→ **Task objective**
Look for the line containing "From these options" in the listing below. Retype that line and every subsequent line through the last one, and only those.

BEGIN Data records

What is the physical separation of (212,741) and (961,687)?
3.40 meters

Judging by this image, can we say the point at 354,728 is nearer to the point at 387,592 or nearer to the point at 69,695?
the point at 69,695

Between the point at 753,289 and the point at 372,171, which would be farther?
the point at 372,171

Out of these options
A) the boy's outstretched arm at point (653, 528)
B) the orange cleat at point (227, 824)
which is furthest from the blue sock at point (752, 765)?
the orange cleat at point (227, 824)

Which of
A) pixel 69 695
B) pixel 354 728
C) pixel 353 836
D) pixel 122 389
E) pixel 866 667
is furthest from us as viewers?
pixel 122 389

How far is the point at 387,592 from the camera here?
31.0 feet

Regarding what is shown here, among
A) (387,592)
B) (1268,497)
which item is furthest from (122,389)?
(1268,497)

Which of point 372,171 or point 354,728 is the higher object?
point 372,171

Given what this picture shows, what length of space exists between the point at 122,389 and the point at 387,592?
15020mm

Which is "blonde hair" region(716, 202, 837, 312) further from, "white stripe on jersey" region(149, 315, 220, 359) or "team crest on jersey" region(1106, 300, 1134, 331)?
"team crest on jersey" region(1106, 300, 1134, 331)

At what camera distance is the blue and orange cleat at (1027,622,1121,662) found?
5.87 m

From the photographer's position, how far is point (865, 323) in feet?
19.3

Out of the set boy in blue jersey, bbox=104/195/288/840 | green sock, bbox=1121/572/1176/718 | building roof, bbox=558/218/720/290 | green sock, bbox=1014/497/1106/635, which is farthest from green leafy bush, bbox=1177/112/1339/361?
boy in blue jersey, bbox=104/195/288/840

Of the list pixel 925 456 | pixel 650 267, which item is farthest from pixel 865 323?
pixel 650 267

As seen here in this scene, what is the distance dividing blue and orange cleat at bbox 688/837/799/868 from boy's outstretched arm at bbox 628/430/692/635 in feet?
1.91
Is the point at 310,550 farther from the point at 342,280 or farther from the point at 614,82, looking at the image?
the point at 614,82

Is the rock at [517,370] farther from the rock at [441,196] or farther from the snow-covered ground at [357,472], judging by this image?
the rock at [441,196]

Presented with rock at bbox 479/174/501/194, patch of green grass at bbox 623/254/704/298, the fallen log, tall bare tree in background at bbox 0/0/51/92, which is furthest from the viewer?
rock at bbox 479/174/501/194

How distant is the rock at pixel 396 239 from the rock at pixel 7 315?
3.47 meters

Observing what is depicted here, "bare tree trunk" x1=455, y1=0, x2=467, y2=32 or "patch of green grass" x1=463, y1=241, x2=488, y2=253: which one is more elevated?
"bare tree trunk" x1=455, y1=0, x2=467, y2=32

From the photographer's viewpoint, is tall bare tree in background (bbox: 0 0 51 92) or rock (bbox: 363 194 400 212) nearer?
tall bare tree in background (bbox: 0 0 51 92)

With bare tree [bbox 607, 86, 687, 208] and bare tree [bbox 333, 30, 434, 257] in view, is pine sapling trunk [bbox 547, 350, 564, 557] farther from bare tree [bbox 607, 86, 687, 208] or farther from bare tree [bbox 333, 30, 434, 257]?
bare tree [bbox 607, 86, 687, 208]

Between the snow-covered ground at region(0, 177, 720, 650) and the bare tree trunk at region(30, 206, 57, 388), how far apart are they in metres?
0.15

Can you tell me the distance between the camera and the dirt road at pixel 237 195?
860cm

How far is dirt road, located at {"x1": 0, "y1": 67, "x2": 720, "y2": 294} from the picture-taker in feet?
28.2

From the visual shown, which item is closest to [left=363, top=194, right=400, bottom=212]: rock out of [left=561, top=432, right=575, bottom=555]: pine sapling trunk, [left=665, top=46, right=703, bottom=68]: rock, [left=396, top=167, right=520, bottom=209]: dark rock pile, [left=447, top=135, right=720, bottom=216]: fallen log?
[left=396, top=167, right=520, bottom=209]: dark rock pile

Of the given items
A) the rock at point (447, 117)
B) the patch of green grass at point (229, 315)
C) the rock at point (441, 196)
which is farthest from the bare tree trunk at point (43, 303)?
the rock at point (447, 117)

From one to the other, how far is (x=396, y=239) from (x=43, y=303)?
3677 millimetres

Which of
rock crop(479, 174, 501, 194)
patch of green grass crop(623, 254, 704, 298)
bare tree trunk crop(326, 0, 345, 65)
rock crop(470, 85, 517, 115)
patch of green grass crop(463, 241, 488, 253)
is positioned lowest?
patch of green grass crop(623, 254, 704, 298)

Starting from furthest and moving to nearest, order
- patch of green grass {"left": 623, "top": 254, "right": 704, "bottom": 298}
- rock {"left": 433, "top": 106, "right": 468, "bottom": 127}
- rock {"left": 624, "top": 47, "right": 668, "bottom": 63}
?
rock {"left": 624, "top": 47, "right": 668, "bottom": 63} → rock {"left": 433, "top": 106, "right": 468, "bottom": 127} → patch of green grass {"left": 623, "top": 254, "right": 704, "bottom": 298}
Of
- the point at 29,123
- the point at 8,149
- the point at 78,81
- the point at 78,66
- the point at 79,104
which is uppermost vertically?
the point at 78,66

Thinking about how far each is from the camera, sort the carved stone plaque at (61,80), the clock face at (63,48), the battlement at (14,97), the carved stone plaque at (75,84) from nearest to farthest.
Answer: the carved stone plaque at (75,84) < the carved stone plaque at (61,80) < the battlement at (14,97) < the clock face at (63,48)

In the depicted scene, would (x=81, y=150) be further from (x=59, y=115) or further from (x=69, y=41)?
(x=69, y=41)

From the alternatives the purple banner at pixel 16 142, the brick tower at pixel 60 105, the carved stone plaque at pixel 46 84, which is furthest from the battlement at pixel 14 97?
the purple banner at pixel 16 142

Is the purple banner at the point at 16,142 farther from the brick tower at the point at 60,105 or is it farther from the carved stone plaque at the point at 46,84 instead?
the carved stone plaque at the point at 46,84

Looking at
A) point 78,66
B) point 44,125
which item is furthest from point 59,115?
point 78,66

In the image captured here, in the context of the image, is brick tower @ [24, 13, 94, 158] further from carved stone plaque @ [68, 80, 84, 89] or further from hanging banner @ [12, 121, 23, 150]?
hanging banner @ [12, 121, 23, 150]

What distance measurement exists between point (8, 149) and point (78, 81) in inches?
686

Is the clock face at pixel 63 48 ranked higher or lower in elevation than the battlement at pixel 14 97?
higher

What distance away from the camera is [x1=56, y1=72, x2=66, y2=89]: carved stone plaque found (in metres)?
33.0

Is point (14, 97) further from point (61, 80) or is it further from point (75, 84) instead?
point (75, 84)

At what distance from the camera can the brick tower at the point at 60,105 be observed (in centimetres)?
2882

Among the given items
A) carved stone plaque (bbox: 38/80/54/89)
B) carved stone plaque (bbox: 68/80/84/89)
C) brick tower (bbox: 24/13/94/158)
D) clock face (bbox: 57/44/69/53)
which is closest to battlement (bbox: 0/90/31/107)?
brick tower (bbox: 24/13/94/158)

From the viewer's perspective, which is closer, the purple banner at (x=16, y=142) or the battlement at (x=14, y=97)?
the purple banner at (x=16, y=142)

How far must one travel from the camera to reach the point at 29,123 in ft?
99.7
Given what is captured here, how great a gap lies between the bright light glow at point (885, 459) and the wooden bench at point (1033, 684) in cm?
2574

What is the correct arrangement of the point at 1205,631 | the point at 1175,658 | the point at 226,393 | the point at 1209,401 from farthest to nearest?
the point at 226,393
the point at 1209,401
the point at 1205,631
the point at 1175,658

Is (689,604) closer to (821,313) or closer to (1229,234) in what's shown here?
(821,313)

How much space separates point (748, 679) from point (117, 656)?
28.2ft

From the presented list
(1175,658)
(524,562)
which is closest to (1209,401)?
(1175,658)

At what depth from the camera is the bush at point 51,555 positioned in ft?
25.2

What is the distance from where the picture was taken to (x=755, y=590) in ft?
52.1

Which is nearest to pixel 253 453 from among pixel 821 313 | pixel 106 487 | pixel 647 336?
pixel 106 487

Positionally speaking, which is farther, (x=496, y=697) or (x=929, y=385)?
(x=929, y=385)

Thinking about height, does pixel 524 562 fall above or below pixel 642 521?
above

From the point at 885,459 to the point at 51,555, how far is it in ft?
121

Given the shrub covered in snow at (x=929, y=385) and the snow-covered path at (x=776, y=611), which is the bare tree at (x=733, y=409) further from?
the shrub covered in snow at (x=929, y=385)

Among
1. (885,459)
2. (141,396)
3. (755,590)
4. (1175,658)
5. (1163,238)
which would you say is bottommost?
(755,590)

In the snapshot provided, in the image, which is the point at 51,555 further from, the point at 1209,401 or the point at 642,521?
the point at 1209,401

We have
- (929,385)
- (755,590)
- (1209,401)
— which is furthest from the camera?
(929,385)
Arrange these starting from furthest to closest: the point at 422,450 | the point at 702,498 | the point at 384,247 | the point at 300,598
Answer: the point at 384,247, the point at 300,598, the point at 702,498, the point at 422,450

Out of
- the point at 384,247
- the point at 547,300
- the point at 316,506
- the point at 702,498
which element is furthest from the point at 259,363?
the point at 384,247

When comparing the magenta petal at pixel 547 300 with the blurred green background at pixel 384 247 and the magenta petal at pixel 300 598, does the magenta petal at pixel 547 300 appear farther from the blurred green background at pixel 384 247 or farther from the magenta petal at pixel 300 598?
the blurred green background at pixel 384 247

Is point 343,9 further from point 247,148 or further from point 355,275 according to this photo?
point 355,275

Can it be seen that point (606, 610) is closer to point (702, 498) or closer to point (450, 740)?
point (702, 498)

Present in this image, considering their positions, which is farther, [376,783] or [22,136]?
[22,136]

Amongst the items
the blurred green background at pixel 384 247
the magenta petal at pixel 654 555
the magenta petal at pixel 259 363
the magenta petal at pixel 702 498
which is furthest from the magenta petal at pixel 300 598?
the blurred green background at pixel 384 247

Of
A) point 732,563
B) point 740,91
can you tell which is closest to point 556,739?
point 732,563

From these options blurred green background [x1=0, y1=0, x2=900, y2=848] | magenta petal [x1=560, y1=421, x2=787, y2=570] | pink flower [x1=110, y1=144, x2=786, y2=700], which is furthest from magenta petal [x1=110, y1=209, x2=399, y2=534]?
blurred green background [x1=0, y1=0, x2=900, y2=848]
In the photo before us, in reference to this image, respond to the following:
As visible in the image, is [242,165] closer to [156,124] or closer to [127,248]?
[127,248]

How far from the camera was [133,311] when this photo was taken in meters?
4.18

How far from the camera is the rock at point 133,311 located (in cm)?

END Data records

→ **Task answer**
From these options blurred green background [x1=0, y1=0, x2=900, y2=848] | magenta petal [x1=560, y1=421, x2=787, y2=570] | pink flower [x1=110, y1=144, x2=786, y2=700], which is furthest from magenta petal [x1=110, y1=209, x2=399, y2=534]?
blurred green background [x1=0, y1=0, x2=900, y2=848]
In the photo before us, in reference to this image, respond to the following:
As visible in the image, is [242,165] closer to [156,124] or closer to [127,248]?
[127,248]

How far from the camera was [133,311] when this photo was taken in meters?
4.18

How far from the camera is the rock at point 133,311 located (in cm)?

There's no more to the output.